Nos chemins se séparent ici...

Non. Je n’arrive pas à pleurer. Le choc est encore trop grand. La rage criminelle. La rage d’un peuple anéanti, dévasté, meurtri, et qui ne voit plus une lueur d’espoir, lui qui a tant de fois symbolisé la résistance, la renaissance, la résurrection. Non. Je n’arrive pas à écrire. À exprimer l’atroce mélange de sentiments qui me déchire de dedans. Je ne trouve pas (plus) les mots. Un cocktail de tristesse, d’amertume, de rancœur, de désespoir, de lassitude. Une soif terrible de vengeance et de justice qui, je le sais au plus profond de moi, ne sera jamais assouvie. Mais aussi de la reconnaissance. Simplement de la gratitude envers Dieu qui a choisi de nous épargner, ma famille et moi, ce nouveau calvaire inimaginable que mon peuple a encore subi. Subir, c’est la force des Libanais, mais aussi leur destin. Le destin des milliers de victimes qui ont vu leur vie, leurs espoirs, leurs joies, leurs projets, leur présent, leur passé, et jusqu’à leurs corps se déchiqueter, exploser en mille morceaux qu’ils ne pourront jamais recoller, jamais. Oui j’ai eu de la chance. Ces trois secondes – les plus longues de ma vie – où j’empoignais mon fils de toutes mes forces en courant vers le seul refuge qui se présentait – la salle de bains– pendant qu’un souffle satanique me projetait vers l’avant, je ne les oublierai jamais. Ces trois secondes qui ont tragiquement scellé le destin de mon pays, mon peuple ne les oubliera pas non plus. La blessure est trop profonde, les dégâts irréparables. Avec le temps (beaucoup de temps), la pierre sera sans doute rebâtie, les routes reconstruites. Peut-être même, si la roue de la fortune se décide enfin à tourner, qu’une infrastructure digne de ce nom

(re)verra le jour. Mais les fissures de nos cœurs, rien ni personne ne pourra les combler. La plaie ne se cicatrisera pas. Même quand le jour viendra où les responsables paieront (dans ce monde ou dans l’autre), même quand nous ou nos enfants iront cracher sur leurs tombes et que nous maudirons à tout jamais leurs actes impardonnables, les stigmates resteront, souvenir indélébile de la douleur d’un peuple sans cesse destiné à souffrir et à se relever.
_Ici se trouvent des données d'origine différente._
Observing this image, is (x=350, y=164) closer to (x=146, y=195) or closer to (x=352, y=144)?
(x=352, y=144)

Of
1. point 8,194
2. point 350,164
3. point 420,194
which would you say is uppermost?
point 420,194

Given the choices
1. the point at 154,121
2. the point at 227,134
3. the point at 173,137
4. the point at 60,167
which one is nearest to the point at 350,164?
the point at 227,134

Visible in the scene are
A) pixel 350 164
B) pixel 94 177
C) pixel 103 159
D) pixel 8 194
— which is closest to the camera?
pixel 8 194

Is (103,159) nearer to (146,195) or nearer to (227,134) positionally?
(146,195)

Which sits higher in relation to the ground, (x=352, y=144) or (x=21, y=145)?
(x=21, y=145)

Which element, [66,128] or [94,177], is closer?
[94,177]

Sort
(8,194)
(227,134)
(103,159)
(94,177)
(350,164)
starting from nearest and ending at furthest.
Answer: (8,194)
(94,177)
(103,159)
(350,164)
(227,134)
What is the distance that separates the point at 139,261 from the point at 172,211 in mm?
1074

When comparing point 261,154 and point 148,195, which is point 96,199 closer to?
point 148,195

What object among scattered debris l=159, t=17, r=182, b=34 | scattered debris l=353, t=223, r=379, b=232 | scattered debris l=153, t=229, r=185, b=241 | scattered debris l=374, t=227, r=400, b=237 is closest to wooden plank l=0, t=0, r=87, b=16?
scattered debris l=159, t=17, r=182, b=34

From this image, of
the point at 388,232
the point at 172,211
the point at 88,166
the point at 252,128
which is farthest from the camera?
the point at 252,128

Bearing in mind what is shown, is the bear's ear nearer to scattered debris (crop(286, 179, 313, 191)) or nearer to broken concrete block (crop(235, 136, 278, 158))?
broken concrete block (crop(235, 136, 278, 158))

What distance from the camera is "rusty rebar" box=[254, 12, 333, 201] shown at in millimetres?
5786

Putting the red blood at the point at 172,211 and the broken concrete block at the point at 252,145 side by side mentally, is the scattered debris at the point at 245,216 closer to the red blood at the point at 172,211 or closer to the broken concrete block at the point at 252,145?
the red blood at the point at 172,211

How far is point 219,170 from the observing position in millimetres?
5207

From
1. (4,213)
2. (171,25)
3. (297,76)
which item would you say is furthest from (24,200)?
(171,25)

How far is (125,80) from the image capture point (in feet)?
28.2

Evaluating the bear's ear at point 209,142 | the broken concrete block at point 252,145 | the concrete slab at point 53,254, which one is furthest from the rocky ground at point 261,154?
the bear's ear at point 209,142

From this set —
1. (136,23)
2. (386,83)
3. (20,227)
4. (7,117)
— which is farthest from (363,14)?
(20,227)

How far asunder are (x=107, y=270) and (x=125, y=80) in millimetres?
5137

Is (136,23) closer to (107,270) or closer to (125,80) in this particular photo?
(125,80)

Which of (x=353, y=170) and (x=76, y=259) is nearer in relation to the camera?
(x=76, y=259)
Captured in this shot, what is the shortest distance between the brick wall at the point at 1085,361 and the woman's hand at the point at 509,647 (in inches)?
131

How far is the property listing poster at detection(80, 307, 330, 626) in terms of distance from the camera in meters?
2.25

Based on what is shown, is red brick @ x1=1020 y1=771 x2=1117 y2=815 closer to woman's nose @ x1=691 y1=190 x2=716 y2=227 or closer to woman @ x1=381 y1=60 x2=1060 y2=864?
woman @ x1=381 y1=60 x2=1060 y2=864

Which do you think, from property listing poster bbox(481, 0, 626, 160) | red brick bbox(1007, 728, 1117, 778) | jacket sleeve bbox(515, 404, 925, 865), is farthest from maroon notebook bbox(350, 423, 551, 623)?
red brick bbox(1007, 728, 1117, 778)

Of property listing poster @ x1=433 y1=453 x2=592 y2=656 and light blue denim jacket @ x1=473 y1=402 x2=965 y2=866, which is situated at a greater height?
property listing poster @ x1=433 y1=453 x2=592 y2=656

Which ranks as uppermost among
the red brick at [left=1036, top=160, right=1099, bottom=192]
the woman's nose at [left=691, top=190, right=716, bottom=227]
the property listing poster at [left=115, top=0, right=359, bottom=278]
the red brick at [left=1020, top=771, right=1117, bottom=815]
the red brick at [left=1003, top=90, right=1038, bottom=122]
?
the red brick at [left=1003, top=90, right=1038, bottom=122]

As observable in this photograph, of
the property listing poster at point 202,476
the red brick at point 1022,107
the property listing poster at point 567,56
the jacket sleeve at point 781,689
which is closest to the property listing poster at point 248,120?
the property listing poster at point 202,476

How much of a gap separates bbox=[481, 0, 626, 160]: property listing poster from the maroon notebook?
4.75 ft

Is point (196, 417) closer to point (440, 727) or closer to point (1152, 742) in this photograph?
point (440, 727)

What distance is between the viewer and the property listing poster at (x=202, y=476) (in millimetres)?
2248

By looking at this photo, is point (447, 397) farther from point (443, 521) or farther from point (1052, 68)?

Liban je t’ai aimé. Malgré toutes tes infidélités. Mais aujourd’hui, c’est moi qui te suis infidèle. Je t’en veux. Je te hais. Je te rends responsable du désespoir de ton peuple qui a perdu tout espoir et n’a plus d’autre issue que de se réfugier dans des patries qui ne seront jamais les siennes. Tu as fait de ton peuple une nation apatride et orpheline de toute forme d’appartenance.

Liban, tu m’as déçue, encore et encore, un peu plus à chaque fois.

Nos chemins se séparent donc ici. Le jour où tu pourras enfin panser mes blessures et m’offrir autre chose que de la corruption, de l’avidité, de la cruauté, des montagnes de poubelle et de la détresse en tout genre, fais-moi signe. Avec un peu de chance, je trouverai en moi la force de te pardonner et envisagerai peut-être de te (re)considérer comme ma patrie.


Les textes publiés dans le cadre de la rubrique « courrier » n’engagent que leurs auteurs et ne reflètent pas nécessairement le point de vue de L’Orient-Le Jour. Merci de limiter vos textes à un millier de mots ou environ 6 000 caractères, espace compris.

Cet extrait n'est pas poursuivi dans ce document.